──────── PASSAGE
Personalized Conversational Agent for Second Language Learning
For thousands of years humans have developed features and technologies that would facilitate the life for many. That meant a compromise that these facilities are not perfect for each person but would work for most. Each individual is unique in the environment and resources available to them. But some people differ more than the others from the norm of the society, who shape the minorities. Those solutions, although compromised, would not work on these other people and they would be left out. However, this is in violation of modern human society rights. All humans should have equal rights and language rights are part of them.
Project Description
Language is a fundamental defining feature of human beings and so, is the right of understanding, being understood, availability of content, learning a new language. Emergence of global village has brought up the need to learn new languages for many people. Digital technologies provide an excellent opportunity for language learning. However, these technologies, like other human solutions, are mostly set of compromises for the majority, which is not a perfect solution for everyone. Therefore, causes exclusion, and reduces opportunities of certain society members. One step towards solving this issue is to consider all individual’s differences with Adaptive Intelligent Systems and personalize the learning experience. A general system or application that is same for all, is not optimal due to different needs of each individual, and resource limitations would not allow having a teacher for each person.
Conversation is one of the most important dimensions of the language. We have used the GPT-3 language model to develop a smart conversational agent for grammar learning and conversation practice in English. The conversation starts with a prompt from the agent asking the user a simple question to start the discussion. Each user’s answers go along a pipeline: First, the response is passed through two grammatical error detection systems to spot if there are any mistakes in the sentence, and if yes, where and what is the correct way of saying it. Second, if the sentence is correct, agent will produce a relevant response, otherwise it will enter a correction loop. One of the different correction feedback types (No feedback, Corrective, Informative, Corrective+Informative, Elaborative) then is given to the user. The user rates each response of the agent in <good> or <bad>. These correction feedbacks initially are randomly provided. Currently, we collect crowdsourced data to train a baseline model which can decide when and how to provide which type of correction feedback. In the next stage, using the methods of continued learning in machine learning we will adapt the baseline model for each individual using the system based on their personal experience. A language test is administered in the end of the conversation from user’s own mistakes to optimize the model’s responses during the next iteration.
Such personalized learning experience has considerable advantages: 1) Meeting everyone’s needs individually, they assure inclusion. Adaptive agents are not same for everyone, but unique for each person. Therefore, they would work for minorities like people with language deficits, people with social anxiety, ASD, and ADHD; 2) Optimizes user’s learning by emphasizing on automatically detected weak points, thus saving time, and increasing learning efficiency.
────────────────
YOUR GOAL –
Using the passage on the language learning agent, answer:
1. What kind of rights does the passage say are part of the equal rights all humans should have?
2. What would resource limitations not allow?
3. Which language model was used to build the agent?
Rely only on the text above.
──────── DATASET RECORDS
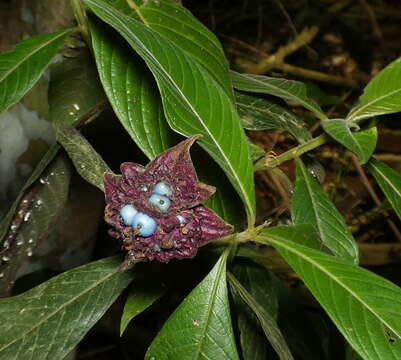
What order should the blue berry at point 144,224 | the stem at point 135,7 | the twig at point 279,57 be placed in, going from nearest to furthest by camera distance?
the blue berry at point 144,224
the stem at point 135,7
the twig at point 279,57

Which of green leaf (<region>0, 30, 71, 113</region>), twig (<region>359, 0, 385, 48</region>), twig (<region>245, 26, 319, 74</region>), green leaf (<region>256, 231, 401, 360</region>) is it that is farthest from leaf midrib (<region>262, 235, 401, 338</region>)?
twig (<region>359, 0, 385, 48</region>)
────────────────
RESULT FOR THIS EXERCISE –
1. Language rights
2. Having a teacher for each person
3. GPT-3